Alors que des enquêtes sur les biens mal acquis se sont ouvertes au Sénégal mais qu'aucune poursuite n'est encore engagée, le refus de laisser sortir du territoire les dirigeants de l'ancien parti au pouvoir, le PDS, fait polémique. Les trois principales organisations sénégalaises de défense des droits de l'homme sont montées au créneau, ce lundi 1er avril, pour rappeler que l'Etat du Sénégal devait se conformer à la décision de la Cour de justice de la Cédéao qui avait demandé au Sénégal de respecter la présomption d'innocence.

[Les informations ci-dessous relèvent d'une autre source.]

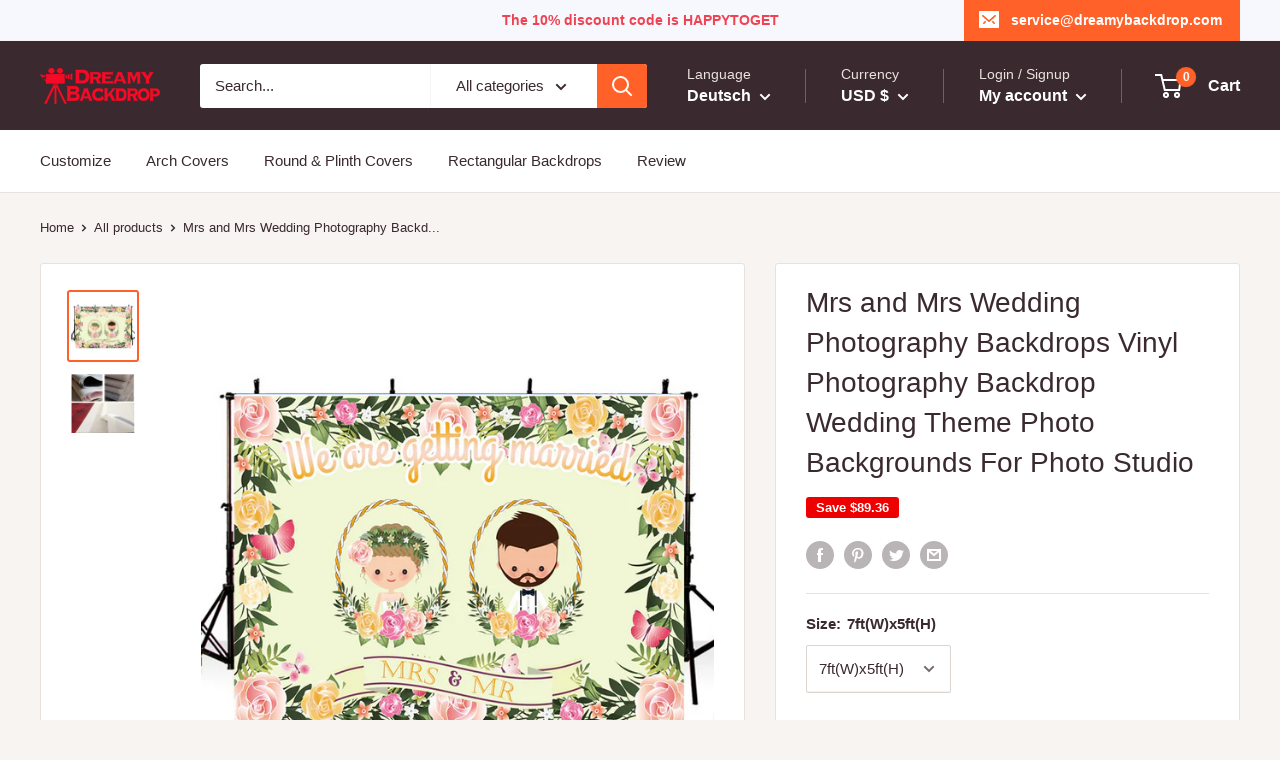

--- FILE ---
content_type: text/javascript
request_url: https://www.dreamybackdrop.com/cdn/shop/t/8/assets/custom.js?v=90373254691674712701585283368
body_size: -742
content:
//# sourceMappingURL=/cdn/shop/t/8/assets/custom.js.map?v=90373254691674712701585283368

Dans son arrêt du 22 février, la Cour de justice de la Cédéao (Communauté économique des États de l'Afrique de l'Ouest) avait estimé que « l'interdiction de sortie du territoire telle qu'elle avait été faite n'avait pas de base légale ». Forts de cette décision, les anciens ministres Oumar Sarr, Madické Niang, Samuel Sarr et Karim Wade se sont rendus, vendredi 29 mars, à l'aéroport, accompagnés d'un huissier de justice pour faire le constat qu'ils étaient encore soumis à une interdiction de sortie du territoire. Le PDS (Parti démocratique sénégalais) a aussitôt annoncé qu'il allait saisir de nouveau la Cour de justice pour demander cette fois la suspension du Sénégal de la Cédéao.

Lundi 1er avril, les trois organisations sénégalaises de défense des droits de l'homme, la Rencontre africaine pour la défense des droits de l'homme (Raddho), la Ligue sénégalaise des droits humains (LSDH) et Amnesty International ont tenu à rappeler que l'Etat du Sénégal devait se conformer à toutes les décisions de la Cour de la Cédéao, qu'elles lui soient favorables ou défavorables.

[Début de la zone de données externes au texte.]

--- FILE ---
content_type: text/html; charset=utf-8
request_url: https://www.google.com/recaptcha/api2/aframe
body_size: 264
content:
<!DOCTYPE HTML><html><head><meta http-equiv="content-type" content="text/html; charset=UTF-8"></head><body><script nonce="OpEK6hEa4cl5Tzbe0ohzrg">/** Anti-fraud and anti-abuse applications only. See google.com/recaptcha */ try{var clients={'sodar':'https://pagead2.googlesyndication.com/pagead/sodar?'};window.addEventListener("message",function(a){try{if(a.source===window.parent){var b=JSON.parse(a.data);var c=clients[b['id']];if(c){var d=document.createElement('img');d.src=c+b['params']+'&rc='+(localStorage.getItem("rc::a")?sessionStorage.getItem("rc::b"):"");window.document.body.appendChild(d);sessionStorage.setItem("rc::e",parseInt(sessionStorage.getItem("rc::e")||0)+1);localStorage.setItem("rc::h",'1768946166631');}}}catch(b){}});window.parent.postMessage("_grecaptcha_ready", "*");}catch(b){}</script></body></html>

«La lecture de l'arrêt diffère», pour le gouvernement

« Ne pas le faire constituerait un précédent dangereux », explique Assane Dioma Ndiaye, de la LSDH. Pour lui, « la Cour de la Cédéao a été claire. Interdire à une personne de quitter le territoire national en l'absence de toute poursuite est une atteinte à ses libertés fondamentales. »

De son côté, Abdou Latif Coulibaly, le porte-parole du gouvernement, affirme que les termes de l'arrêt de la Cour de la Cédeao ont été « scrupuleusement respectés » puisqu'une notification écrite a été envoyée aux intéressés. « C'est la lecture de l'arrêt qui diffère », selon lui.